Reproduce all of the data below word for word, leaving out the pictures.

| Records supplied |
----
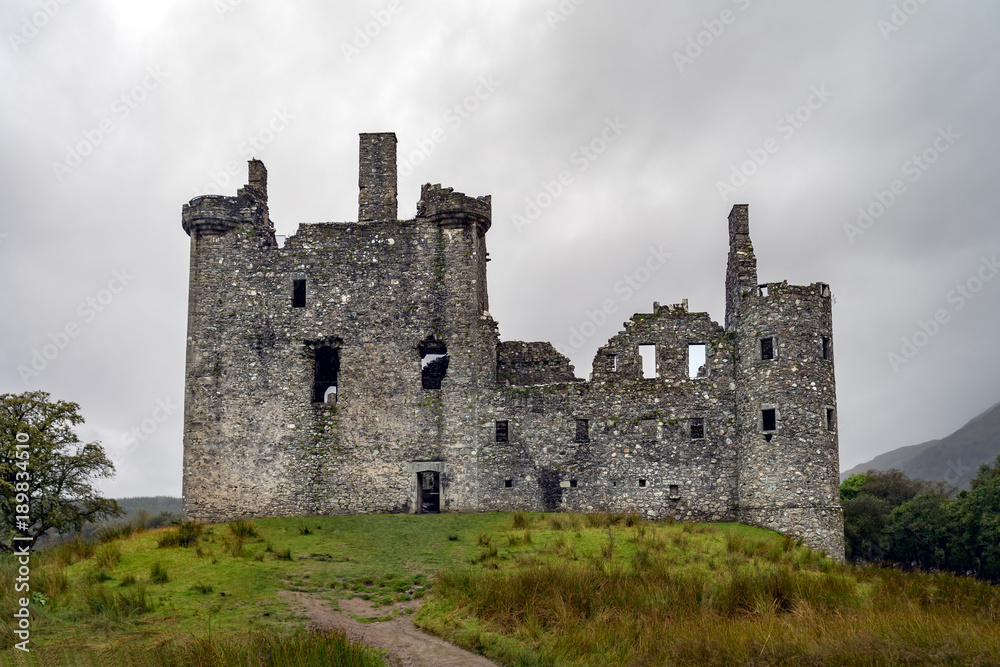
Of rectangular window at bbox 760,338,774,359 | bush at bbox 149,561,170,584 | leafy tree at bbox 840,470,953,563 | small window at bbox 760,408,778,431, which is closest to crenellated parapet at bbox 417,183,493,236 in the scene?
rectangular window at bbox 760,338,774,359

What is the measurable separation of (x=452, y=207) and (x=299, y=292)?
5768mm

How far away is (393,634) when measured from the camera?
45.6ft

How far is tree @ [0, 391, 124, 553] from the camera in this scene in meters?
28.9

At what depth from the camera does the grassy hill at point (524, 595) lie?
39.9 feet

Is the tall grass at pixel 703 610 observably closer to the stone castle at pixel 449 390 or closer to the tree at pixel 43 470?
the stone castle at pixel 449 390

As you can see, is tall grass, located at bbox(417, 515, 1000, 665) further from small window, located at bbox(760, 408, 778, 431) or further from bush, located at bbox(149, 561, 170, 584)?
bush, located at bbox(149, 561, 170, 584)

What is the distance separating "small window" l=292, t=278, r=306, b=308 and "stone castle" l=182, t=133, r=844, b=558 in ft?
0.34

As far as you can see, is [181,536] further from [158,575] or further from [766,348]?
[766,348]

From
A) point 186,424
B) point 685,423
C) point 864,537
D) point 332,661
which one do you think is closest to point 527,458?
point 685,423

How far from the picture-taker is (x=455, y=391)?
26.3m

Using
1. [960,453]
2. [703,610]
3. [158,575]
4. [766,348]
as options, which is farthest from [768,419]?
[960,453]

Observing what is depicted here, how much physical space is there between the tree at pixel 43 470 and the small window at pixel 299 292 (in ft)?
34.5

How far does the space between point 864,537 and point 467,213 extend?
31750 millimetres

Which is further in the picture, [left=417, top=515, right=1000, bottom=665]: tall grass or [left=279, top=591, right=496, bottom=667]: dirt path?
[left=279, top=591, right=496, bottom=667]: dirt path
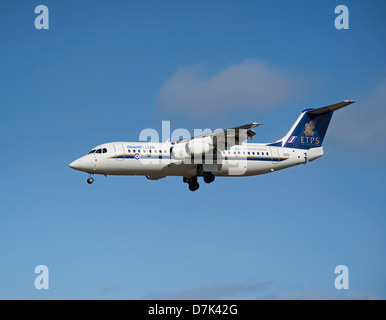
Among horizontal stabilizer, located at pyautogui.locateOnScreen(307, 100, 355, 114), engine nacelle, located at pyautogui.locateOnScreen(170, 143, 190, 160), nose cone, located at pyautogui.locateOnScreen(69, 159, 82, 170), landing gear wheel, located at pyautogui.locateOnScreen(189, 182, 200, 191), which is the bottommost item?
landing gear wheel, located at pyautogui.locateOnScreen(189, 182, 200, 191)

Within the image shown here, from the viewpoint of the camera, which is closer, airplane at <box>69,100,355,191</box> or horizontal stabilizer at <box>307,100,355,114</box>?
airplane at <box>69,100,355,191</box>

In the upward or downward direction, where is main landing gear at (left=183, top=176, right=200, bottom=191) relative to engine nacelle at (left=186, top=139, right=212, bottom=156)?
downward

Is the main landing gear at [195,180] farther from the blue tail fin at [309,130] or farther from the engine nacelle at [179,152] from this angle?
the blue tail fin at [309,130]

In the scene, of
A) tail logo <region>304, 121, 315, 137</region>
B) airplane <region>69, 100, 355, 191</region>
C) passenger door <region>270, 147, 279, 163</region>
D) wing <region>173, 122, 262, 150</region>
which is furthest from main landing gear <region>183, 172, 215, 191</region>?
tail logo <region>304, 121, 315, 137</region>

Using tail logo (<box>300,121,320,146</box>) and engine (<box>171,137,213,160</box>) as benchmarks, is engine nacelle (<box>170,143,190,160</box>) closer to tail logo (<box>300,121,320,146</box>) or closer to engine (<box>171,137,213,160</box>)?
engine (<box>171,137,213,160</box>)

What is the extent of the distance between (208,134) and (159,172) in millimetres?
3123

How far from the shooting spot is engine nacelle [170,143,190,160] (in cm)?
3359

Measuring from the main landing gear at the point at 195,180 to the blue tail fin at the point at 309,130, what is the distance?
----
| Exercise response |
Of rectangular window at bbox 760,338,774,359 | bush at bbox 149,561,170,584 | leafy tree at bbox 840,470,953,563 | small window at bbox 760,408,778,431, which is closest to crenellated parapet at bbox 417,183,493,236 in the scene?
rectangular window at bbox 760,338,774,359

What is the measurable separation of (x=452, y=207) and (x=299, y=292)?
5768mm

How far away is (393,634) when measured from the camera?
45.6ft

How far is tree @ [0, 391, 124, 553] from the camera in this scene in meters?
28.9

At what depth from the camera does the grassy hill at point (524, 595) lie?
39.9 feet

Is the tall grass at pixel 703 610 observably closer to the stone castle at pixel 449 390 or closer to the tree at pixel 43 470?
the stone castle at pixel 449 390

As you can see, is tall grass, located at bbox(417, 515, 1000, 665) further from small window, located at bbox(760, 408, 778, 431) or further from bush, located at bbox(149, 561, 170, 584)?
bush, located at bbox(149, 561, 170, 584)

What is the distance separating "small window" l=292, t=278, r=306, b=308 and "stone castle" l=182, t=133, r=844, b=558 in ft?
0.34

As far as you can see, is [181,536] further from [158,575] or further from [766,348]?
[766,348]

From
A) point 186,424
B) point 685,423
C) point 864,537
D) point 332,661
which one do you think is closest to point 527,458?
point 685,423

How far from the picture-taker is (x=455, y=391)?
26.3m

Using
1. [960,453]
2. [703,610]
3. [158,575]
4. [766,348]
as options, which is farthest from [768,419]?
[960,453]

Observing what is depicted here, how much physical space is there between the tree at pixel 43 470 and the small window at pixel 299 292 (in ft)?
34.5

How far does the space between point 864,537 and point 467,213 extend?
31750 millimetres

Which is further in the picture, [left=417, top=515, right=1000, bottom=665]: tall grass or [left=279, top=591, right=496, bottom=667]: dirt path?
[left=279, top=591, right=496, bottom=667]: dirt path
Among horizontal stabilizer, located at pyautogui.locateOnScreen(307, 100, 355, 114), engine nacelle, located at pyautogui.locateOnScreen(170, 143, 190, 160), nose cone, located at pyautogui.locateOnScreen(69, 159, 82, 170), landing gear wheel, located at pyautogui.locateOnScreen(189, 182, 200, 191), which is the bottommost item?
landing gear wheel, located at pyautogui.locateOnScreen(189, 182, 200, 191)

Within the image shown here, from the viewpoint of the camera, which is closer, airplane at <box>69,100,355,191</box> or horizontal stabilizer at <box>307,100,355,114</box>?
airplane at <box>69,100,355,191</box>

In the upward or downward direction, where is main landing gear at (left=183, top=176, right=200, bottom=191) relative to engine nacelle at (left=186, top=139, right=212, bottom=156)?
downward

Is the main landing gear at [195,180] farther from the blue tail fin at [309,130] or farther from the engine nacelle at [179,152] from this angle?
the blue tail fin at [309,130]

In the scene, of
A) tail logo <region>304, 121, 315, 137</region>
B) airplane <region>69, 100, 355, 191</region>
C) passenger door <region>270, 147, 279, 163</region>
D) wing <region>173, 122, 262, 150</region>
which is furthest from main landing gear <region>183, 172, 215, 191</region>?
tail logo <region>304, 121, 315, 137</region>

Using tail logo (<box>300,121,320,146</box>) and engine (<box>171,137,213,160</box>) as benchmarks, is engine nacelle (<box>170,143,190,160</box>) closer to tail logo (<box>300,121,320,146</box>) or closer to engine (<box>171,137,213,160</box>)?
engine (<box>171,137,213,160</box>)

What is the extent of the distance between (208,134) and (159,172) in millimetres?
3123

How far from the shooting spot is engine nacelle [170,143,190,160] (in cm)?
3359

Measuring from the main landing gear at the point at 195,180 to the blue tail fin at the point at 309,130, what is the distance?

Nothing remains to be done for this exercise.